Digestion of standard proteins and preparation of human serum and saliva
The standard β-casein, α-casein phosphoprotein and BSA were dispersed into 25 mM NH4CO3 buffer and heated at 100 °C for 10 min. After cooling down to 25 °C, trypsin was added into the solution at an enzyme/substrate ratio of 1:40 (w/w). The mixture was then incubated at 37 °C for 16 h under shaking. The digests were diluted to certain concentration for further enrichment process.
Human serum and saliva sample were prepared in similar methods. 1 mL serum or saliva were diluted with 1 mL 0.2% TFA and centrifuged for 10 min at the speed of 5000 rpm. The supernatant were collected for further utilization.

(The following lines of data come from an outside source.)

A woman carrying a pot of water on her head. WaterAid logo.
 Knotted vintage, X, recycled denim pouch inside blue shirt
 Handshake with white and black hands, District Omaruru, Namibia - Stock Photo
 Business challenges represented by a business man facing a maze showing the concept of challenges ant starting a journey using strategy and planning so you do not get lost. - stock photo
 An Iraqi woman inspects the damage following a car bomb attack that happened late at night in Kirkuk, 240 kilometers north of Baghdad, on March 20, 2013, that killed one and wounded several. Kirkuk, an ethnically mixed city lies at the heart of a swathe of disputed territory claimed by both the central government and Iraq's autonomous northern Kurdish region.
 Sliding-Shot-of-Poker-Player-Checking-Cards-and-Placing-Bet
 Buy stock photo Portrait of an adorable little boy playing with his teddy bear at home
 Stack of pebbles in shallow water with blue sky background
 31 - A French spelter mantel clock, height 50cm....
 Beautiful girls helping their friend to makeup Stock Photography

Selective enrichment of phosphopeptides from standard peptides with Ti4+@Zr-MOF
200 μg Ti4+@Zr-MOF were dispersed into 100 μL loading buffer (ACN/H2O/TFA = 50/48/2) containing standard phosphoprotein digests. The suspension was incubated at 37 °C for 30 min. After being separated by centrifugation, the materials were washed with 100 μL loading buffer for three times. Subsequently, the captured phosphopeptides were eluted by 10% NH3•H2O for 20 min. Finally, the eluent was mixed with matrix solution for MALDI-TOF analysis.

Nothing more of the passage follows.